MEXICO CITY — President Manuel Zelaya of Honduras was ousted by the army on Sunday, capping months of tensions over his efforts to lift presidential term limits, in the first military coup in Central America since the end of the Cold War.
Soldiers stormed the presidential palace in the capital, Tegucigalpa, early Sunday, disarming the presidential guard, seizing Zelaya and putting him on a plane to Costa Rica.
Zelaya, a leftist aligned with President Hugo Chavez of Venezuela, angrily denounced the coup as illegal. Still in his pajamas, Zelaya spoke at a news conference at the airport in San Jose, Costa Rica.
"I want to return to my country," Zelaya said. "I am president of Honduras."
The first military takeover of a Central American government in 16 years drew widespread condemnation from governments in Latin America and the world — including the United States — and Chavez vowed to overthrow the country's apparent new leader.

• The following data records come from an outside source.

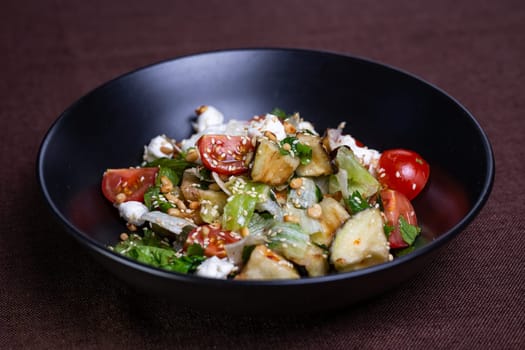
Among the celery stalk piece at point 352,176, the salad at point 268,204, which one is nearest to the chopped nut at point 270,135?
the salad at point 268,204

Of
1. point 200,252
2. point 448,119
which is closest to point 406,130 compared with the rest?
point 448,119

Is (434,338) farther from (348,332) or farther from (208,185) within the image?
(208,185)

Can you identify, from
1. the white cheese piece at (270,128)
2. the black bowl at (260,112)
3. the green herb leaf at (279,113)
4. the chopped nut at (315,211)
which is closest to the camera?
the black bowl at (260,112)

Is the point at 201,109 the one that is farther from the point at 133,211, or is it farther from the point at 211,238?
the point at 211,238

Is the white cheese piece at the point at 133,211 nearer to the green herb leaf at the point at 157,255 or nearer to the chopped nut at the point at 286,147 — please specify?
the green herb leaf at the point at 157,255

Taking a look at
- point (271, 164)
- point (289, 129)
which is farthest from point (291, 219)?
point (289, 129)
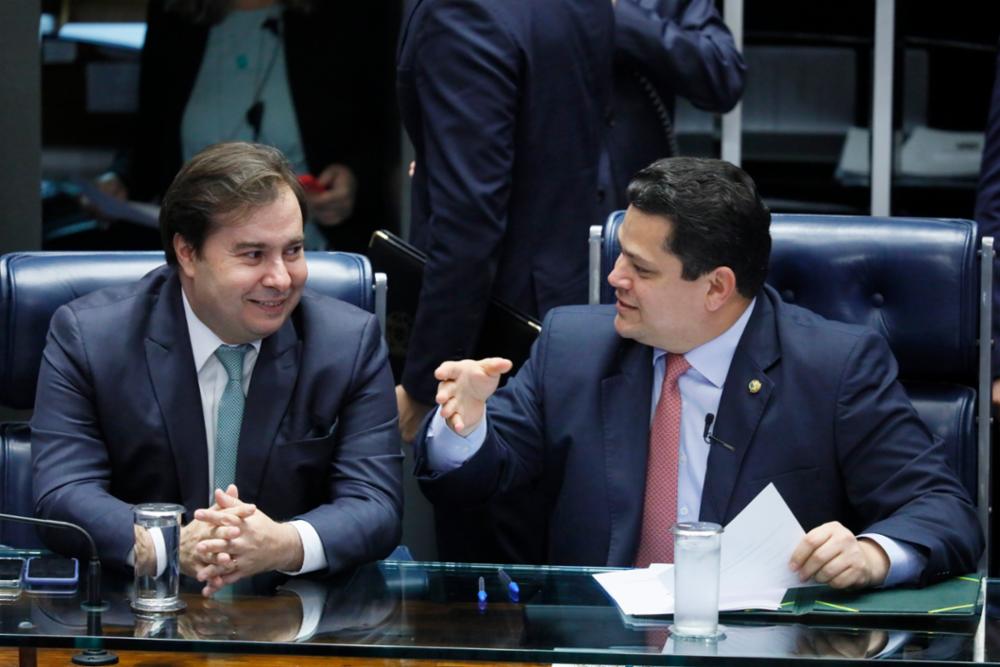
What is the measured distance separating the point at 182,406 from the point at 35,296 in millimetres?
368

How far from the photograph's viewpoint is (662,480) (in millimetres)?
2955

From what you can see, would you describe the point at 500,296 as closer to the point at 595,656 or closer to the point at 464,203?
the point at 464,203

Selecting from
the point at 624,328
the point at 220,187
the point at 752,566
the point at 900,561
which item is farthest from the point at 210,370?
the point at 900,561

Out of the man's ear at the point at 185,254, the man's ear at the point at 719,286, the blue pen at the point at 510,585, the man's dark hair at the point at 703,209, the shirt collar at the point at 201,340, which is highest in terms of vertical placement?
the man's dark hair at the point at 703,209

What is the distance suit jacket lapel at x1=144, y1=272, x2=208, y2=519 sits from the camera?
2.92 m

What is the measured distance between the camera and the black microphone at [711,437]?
9.56ft

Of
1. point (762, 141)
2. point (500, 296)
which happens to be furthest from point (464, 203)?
point (762, 141)

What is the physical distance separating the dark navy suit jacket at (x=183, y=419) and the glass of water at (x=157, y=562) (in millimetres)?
533

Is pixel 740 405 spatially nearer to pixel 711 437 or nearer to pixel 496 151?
pixel 711 437

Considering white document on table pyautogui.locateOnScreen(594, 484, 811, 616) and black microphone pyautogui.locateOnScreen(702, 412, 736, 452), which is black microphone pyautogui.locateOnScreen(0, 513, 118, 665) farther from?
black microphone pyautogui.locateOnScreen(702, 412, 736, 452)

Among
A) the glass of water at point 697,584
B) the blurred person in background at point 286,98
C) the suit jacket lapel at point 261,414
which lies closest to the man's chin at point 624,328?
the suit jacket lapel at point 261,414

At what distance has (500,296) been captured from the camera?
3732mm

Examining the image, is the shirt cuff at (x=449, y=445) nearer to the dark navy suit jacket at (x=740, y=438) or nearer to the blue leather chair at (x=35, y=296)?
the dark navy suit jacket at (x=740, y=438)

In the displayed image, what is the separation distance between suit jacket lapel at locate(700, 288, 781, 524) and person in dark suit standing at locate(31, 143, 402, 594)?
0.53 metres
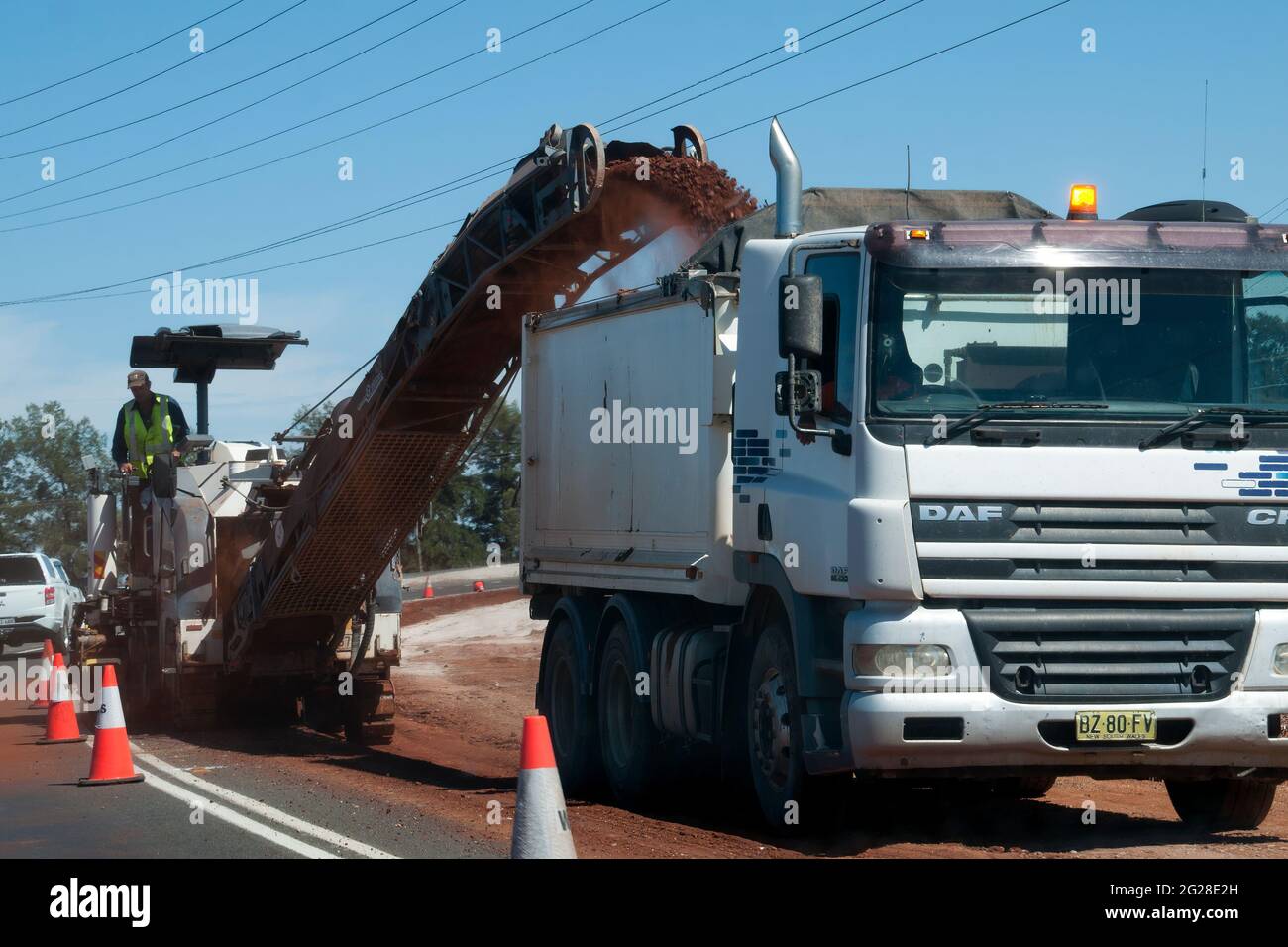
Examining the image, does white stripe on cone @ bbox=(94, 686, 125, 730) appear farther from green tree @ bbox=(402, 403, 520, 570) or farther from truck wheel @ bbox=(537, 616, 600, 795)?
green tree @ bbox=(402, 403, 520, 570)

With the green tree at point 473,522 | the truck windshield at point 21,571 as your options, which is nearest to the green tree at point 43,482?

The Congress voted to accept what it said was Zelaya's letter of resignation, and Congressional leader Roberto Micheletti was sworn in to serve until Zelaya's term ends.
Zelaya denied resigning.
Micheletti insisted that he did not arrive at his new post "under the aegis of a coup d'etat."
Some of Zelaya's Cabinet members had been detained by soldiers or police following his ouster, according to former government official Armando Sarmiento. And the rights group Freedom of Expression said leftist legislator Cesar Ham died in a shootout with soldiers trying to detain him.
Zelaya left Coast Rica late Sunday on a plane provided by Chavez, bound for Nicaragua, where he was to attend a scheduled meeting of Central American presidents today.
The Honduran military offered no public explanation for its actions, but the Supreme Court issued a statement saying that the military had acted to defend the law against "those who had publicly spoken out and acted against the constitution's provisions."
Leaders across the hemisphere, however, denounced the coup, which American officials said Sunday they had been working for several days to avert.
President Barack Obama in a statement called on Honduran officials "to respect democratic norms, the rule of law and the tenets of the Inter-American Democratic Charter."
The arrest of Zelaya was the culmination of a battle over his proposed constitutional referendum, which was to have taken place on Sunday. Critics said the referendum was an illegal attempt to rewrite the constitution to eliminate its limit of a single four-year term for the president.
Information from the Associated Press was used in this report.